I am also starting the Timer 1 in the PWM mode, so to provide the signal for the Timer2.

  TIM1->CCR1 = 50;
  HAL_TIM_PWM_Start(&htim1, TIM_CHANNEL_1);

  HAL_TIM_IC_Start_IT(&htim2, TIM_CHANNEL_1);
Frequency measured using input capture



Measuring Pulse Width

In order to measure the Pulse width, we want the interrupt to trigger on both the edges of the incoming signal.
To do so, we need to modify the CubeMX as shown below.

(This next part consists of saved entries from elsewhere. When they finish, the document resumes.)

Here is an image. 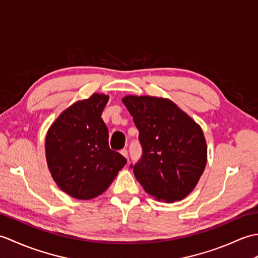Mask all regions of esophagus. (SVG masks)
Wrapping results in <instances>:
<instances>
[{
    "mask_svg": "<svg viewBox=\"0 0 258 258\" xmlns=\"http://www.w3.org/2000/svg\"><path fill=\"white\" fill-rule=\"evenodd\" d=\"M120 154H122V155H123L124 157H126V158L128 157V152H127V150H126V149L120 150Z\"/></svg>",
    "mask_w": 258,
    "mask_h": 258,
    "instance_id": "1",
    "label": "esophagus"
}]
</instances>
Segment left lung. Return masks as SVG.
I'll use <instances>...</instances> for the list:
<instances>
[{
    "label": "left lung",
    "instance_id": "1",
    "mask_svg": "<svg viewBox=\"0 0 258 258\" xmlns=\"http://www.w3.org/2000/svg\"><path fill=\"white\" fill-rule=\"evenodd\" d=\"M136 127L142 156L131 164L147 194L173 203L187 196L206 165L207 147L203 131L187 114L166 98H123Z\"/></svg>",
    "mask_w": 258,
    "mask_h": 258
}]
</instances>
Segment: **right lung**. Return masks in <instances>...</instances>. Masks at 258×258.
I'll return each instance as SVG.
<instances>
[{
  "instance_id": "obj_1",
  "label": "right lung",
  "mask_w": 258,
  "mask_h": 258,
  "mask_svg": "<svg viewBox=\"0 0 258 258\" xmlns=\"http://www.w3.org/2000/svg\"><path fill=\"white\" fill-rule=\"evenodd\" d=\"M108 96L93 94L73 104L48 130L46 161L52 176L65 193L78 200L101 195L126 164L109 149L108 130L101 117Z\"/></svg>"
}]
</instances>
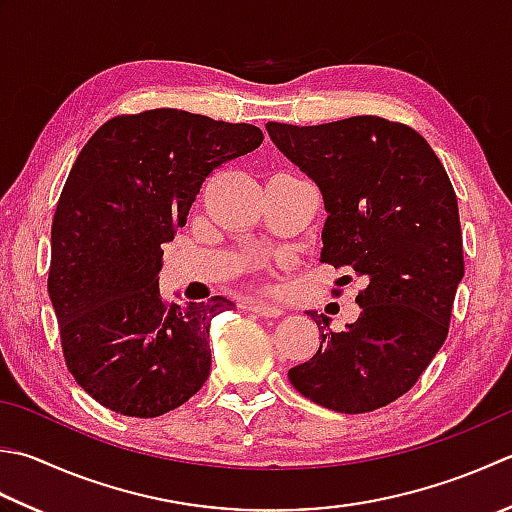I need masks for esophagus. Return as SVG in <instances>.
I'll list each match as a JSON object with an SVG mask.
<instances>
[{
  "label": "esophagus",
  "mask_w": 512,
  "mask_h": 512,
  "mask_svg": "<svg viewBox=\"0 0 512 512\" xmlns=\"http://www.w3.org/2000/svg\"><path fill=\"white\" fill-rule=\"evenodd\" d=\"M250 310L257 315L262 317H279L284 315V308L282 306H275V304H266V302H255L253 306H250Z\"/></svg>",
  "instance_id": "obj_1"
}]
</instances>
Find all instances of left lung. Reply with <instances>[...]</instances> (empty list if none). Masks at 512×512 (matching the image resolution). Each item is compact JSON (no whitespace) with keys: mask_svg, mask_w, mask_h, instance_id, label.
Returning a JSON list of instances; mask_svg holds the SVG:
<instances>
[{"mask_svg":"<svg viewBox=\"0 0 512 512\" xmlns=\"http://www.w3.org/2000/svg\"><path fill=\"white\" fill-rule=\"evenodd\" d=\"M266 130L322 190L319 259L366 282L362 313L339 333L308 310L322 344L288 379L335 413H370L408 393L448 335L464 277L453 184L422 135L382 117Z\"/></svg>","mask_w":512,"mask_h":512,"instance_id":"left-lung-1","label":"left lung"}]
</instances>
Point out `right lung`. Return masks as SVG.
Segmentation results:
<instances>
[{
    "instance_id": "right-lung-1",
    "label": "right lung",
    "mask_w": 512,
    "mask_h": 512,
    "mask_svg": "<svg viewBox=\"0 0 512 512\" xmlns=\"http://www.w3.org/2000/svg\"><path fill=\"white\" fill-rule=\"evenodd\" d=\"M264 142L250 124L175 108L106 122L64 184L50 230L48 295L75 382L126 417L188 402L210 373V322L233 310L159 295L164 244L213 168Z\"/></svg>"
}]
</instances>
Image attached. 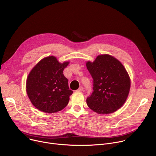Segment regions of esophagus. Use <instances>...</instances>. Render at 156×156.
Returning a JSON list of instances; mask_svg holds the SVG:
<instances>
[{"label":"esophagus","mask_w":156,"mask_h":156,"mask_svg":"<svg viewBox=\"0 0 156 156\" xmlns=\"http://www.w3.org/2000/svg\"><path fill=\"white\" fill-rule=\"evenodd\" d=\"M76 91H78V92L83 91V86H80Z\"/></svg>","instance_id":"obj_1"}]
</instances>
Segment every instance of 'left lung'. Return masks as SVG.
Instances as JSON below:
<instances>
[{
  "instance_id": "8db88e82",
  "label": "left lung",
  "mask_w": 156,
  "mask_h": 156,
  "mask_svg": "<svg viewBox=\"0 0 156 156\" xmlns=\"http://www.w3.org/2000/svg\"><path fill=\"white\" fill-rule=\"evenodd\" d=\"M93 78V91L86 99L88 107L100 114L113 113L125 103L130 88L129 77L123 65L109 55H98L86 63Z\"/></svg>"
}]
</instances>
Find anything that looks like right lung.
Listing matches in <instances>:
<instances>
[{
  "label": "right lung",
  "mask_w": 156,
  "mask_h": 156,
  "mask_svg": "<svg viewBox=\"0 0 156 156\" xmlns=\"http://www.w3.org/2000/svg\"><path fill=\"white\" fill-rule=\"evenodd\" d=\"M69 62L60 63L56 57L49 56L42 59L32 69L27 80V93L38 110L54 113L67 105L73 91L63 71Z\"/></svg>",
  "instance_id": "obj_1"
}]
</instances>
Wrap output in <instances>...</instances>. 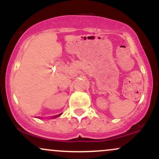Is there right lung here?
I'll list each match as a JSON object with an SVG mask.
<instances>
[{
  "label": "right lung",
  "instance_id": "1",
  "mask_svg": "<svg viewBox=\"0 0 159 159\" xmlns=\"http://www.w3.org/2000/svg\"><path fill=\"white\" fill-rule=\"evenodd\" d=\"M59 115H60V114H59ZM54 117H55V116H54Z\"/></svg>",
  "mask_w": 159,
  "mask_h": 159
}]
</instances>
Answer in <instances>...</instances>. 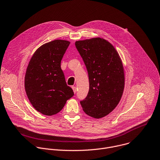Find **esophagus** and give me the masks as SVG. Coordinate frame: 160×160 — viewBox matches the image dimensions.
Listing matches in <instances>:
<instances>
[{
	"mask_svg": "<svg viewBox=\"0 0 160 160\" xmlns=\"http://www.w3.org/2000/svg\"><path fill=\"white\" fill-rule=\"evenodd\" d=\"M72 89H73V92L75 93H76V91H77V88H76V87H74V86H72Z\"/></svg>",
	"mask_w": 160,
	"mask_h": 160,
	"instance_id": "1",
	"label": "esophagus"
}]
</instances>
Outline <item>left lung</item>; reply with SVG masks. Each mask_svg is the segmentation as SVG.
<instances>
[{"instance_id": "8db88e82", "label": "left lung", "mask_w": 160, "mask_h": 160, "mask_svg": "<svg viewBox=\"0 0 160 160\" xmlns=\"http://www.w3.org/2000/svg\"><path fill=\"white\" fill-rule=\"evenodd\" d=\"M75 46L89 78L88 95L80 104L88 116L102 118L117 107L122 97L125 82L122 60L114 46L103 38L77 41Z\"/></svg>"}]
</instances>
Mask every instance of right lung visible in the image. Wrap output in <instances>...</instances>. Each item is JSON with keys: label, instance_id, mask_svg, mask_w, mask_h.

As you can see in the figure above, I have switched the Polarity to both the edges.
This will make the interrupt to trigger on both the edges of the incoming signal


  • When the first rising edge occurs, The counter value is stored in the ICVal 1
  • The next interrupt will occur at the falling edge, and the counter value is stored in the IC val 2
  • The Pulse width can be calculated using this counter value.
  • The process for the same is shown below
/* Measure Width */
uint32_t usWidth = 0;

void HAL_TIM_IC_CaptureCallback(TIM_HandleTypeDef *htim)
{
	if (htim->Channel == HAL_TIM_ACTIVE_CHANNEL_1)  // if the interrupt source is channel1
	{
		if (Is_First_Captured==0) // if the first value is not captured
		{
			IC_Val1 = HAL_TIM_ReadCapturedValue(htim, TIM_CHANNEL_1); // read the first value
			Is_First_Captured = 1;  // set the first captured as true
		}

		else   // if the first is already captured
		{
			IC_Val2 = HAL_TIM_ReadCapturedValue(htim, TIM_CHANNEL_1);  // read second value

			if (IC_Val2 > IC_Val1)
			{
				Difference = IC_Val2-IC_Val1;
			}

			else if (IC_Val1 > IC_Val2)
			{
				Difference = (0xffffffff - IC_Val1) + IC_Val2;
			}

			float refClock = TIMCLOCK/(PRESCALAR);
			float mFactor = 1000000/refClock;

			usWidth = Difference*mFactor;

			__HAL_TIM_SET_COUNTER(htim, 0);  // reset the counter
			Is_First_Captured = 0; // set it back to false
		}
	}
}
  • The above callback function is called when either the Rising or Falling edge is detected.
  • When called for the rising edge, Is_First_Captured was 0 so the hence the IC_Val1 will be recorded.
  • When called for the falling edge, the Is_First_Captured is 1 now so IC_Val2 will be recorded.
  • We will then calculate the Difference between the 2 values.
  • This difference is the time for which the Pulse is high, and this time will depend on the timer configuration.
  • To measure this time in microseconds, we have to use the reference clock.
  • Reference clock is calculated based on the setup we have done for our timer.
  • And finally, the usWidth will be calculated.